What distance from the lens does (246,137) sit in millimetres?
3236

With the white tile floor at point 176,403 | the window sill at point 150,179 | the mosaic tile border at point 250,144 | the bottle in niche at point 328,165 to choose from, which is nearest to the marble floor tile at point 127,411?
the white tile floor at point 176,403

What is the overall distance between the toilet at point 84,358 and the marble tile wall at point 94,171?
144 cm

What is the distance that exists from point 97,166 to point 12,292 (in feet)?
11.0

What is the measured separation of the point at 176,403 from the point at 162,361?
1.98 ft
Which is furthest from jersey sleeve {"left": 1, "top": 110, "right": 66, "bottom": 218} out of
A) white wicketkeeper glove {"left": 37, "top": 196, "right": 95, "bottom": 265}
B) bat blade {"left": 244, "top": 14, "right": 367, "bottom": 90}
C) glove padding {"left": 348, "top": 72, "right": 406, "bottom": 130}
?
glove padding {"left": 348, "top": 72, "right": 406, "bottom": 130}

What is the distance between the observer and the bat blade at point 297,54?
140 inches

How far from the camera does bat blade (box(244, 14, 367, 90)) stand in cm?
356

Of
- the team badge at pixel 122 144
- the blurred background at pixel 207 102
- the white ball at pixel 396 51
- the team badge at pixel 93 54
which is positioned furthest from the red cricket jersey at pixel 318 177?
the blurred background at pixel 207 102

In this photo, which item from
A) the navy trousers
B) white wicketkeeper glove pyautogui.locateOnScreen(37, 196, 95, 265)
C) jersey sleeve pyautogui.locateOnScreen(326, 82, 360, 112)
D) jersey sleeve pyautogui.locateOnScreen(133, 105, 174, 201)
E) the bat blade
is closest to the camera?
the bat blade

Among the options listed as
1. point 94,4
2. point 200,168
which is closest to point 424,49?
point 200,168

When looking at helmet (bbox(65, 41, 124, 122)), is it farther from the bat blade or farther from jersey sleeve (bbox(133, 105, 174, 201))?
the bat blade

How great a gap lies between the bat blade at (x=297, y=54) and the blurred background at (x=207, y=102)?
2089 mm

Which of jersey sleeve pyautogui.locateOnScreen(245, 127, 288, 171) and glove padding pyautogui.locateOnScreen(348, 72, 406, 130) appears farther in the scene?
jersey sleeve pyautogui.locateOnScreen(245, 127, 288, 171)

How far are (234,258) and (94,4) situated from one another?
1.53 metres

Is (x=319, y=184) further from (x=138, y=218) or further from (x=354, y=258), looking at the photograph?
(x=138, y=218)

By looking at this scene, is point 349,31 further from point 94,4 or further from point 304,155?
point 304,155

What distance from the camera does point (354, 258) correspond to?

> _GOAL OF THE EXERCISE_:
Give back the data above exactly as it appears.

> _EXERCISE SOLUTION_:
What distance from the lens does (246,137) sit in millimetres?
3236

With the white tile floor at point 176,403 | the window sill at point 150,179 | the mosaic tile border at point 250,144 | the bottle in niche at point 328,165 to choose from, which is nearest to the marble floor tile at point 127,411?
the white tile floor at point 176,403

What is the overall distance between the toilet at point 84,358 and the marble tile wall at point 94,171?
144 cm

What is the distance that exists from point 97,166 to point 12,292 (in feet)?
11.0

What is the measured separation of the point at 176,403 from the point at 162,361?
1.98 ft
Which is furthest from jersey sleeve {"left": 1, "top": 110, "right": 66, "bottom": 218} out of
A) white wicketkeeper glove {"left": 37, "top": 196, "right": 95, "bottom": 265}
B) bat blade {"left": 244, "top": 14, "right": 367, "bottom": 90}
C) glove padding {"left": 348, "top": 72, "right": 406, "bottom": 130}
?
glove padding {"left": 348, "top": 72, "right": 406, "bottom": 130}

What is the distance between the observer and the bat blade at point 297,54?
140 inches

How far from the camera does bat blade (box(244, 14, 367, 90)) stand in cm?
356

Of
- the team badge at pixel 122 144
- the blurred background at pixel 207 102
- the white ball at pixel 396 51
- the team badge at pixel 93 54
which is positioned furthest from the red cricket jersey at pixel 318 177?
the blurred background at pixel 207 102

In this photo, which item from
A) the navy trousers
B) white wicketkeeper glove pyautogui.locateOnScreen(37, 196, 95, 265)
C) jersey sleeve pyautogui.locateOnScreen(326, 82, 360, 112)
D) jersey sleeve pyautogui.locateOnScreen(133, 105, 174, 201)
E) the bat blade
is closest to the camera?
the bat blade

Among the options listed as
1. point 94,4
2. point 200,168
which is closest to point 424,49?
point 200,168

When looking at helmet (bbox(65, 41, 124, 122)), is it farther from the bat blade or farther from jersey sleeve (bbox(133, 105, 174, 201))?
the bat blade

How great a gap lies between the bat blade at (x=297, y=54) and the blurred background at (x=207, y=102)?
2089 mm

Which of jersey sleeve pyautogui.locateOnScreen(245, 127, 288, 171) and glove padding pyautogui.locateOnScreen(348, 72, 406, 130) appears farther in the scene?
jersey sleeve pyautogui.locateOnScreen(245, 127, 288, 171)

How far are (234,258) and (94,4) situated from one another?
1.53 metres

Is (x=319, y=184) further from (x=138, y=218) or further from (x=354, y=258), looking at the photograph?
(x=138, y=218)

By looking at this scene, is point 349,31 further from point 94,4 or further from point 304,155?
point 304,155

What distance from the camera does point (354, 258) correspond to?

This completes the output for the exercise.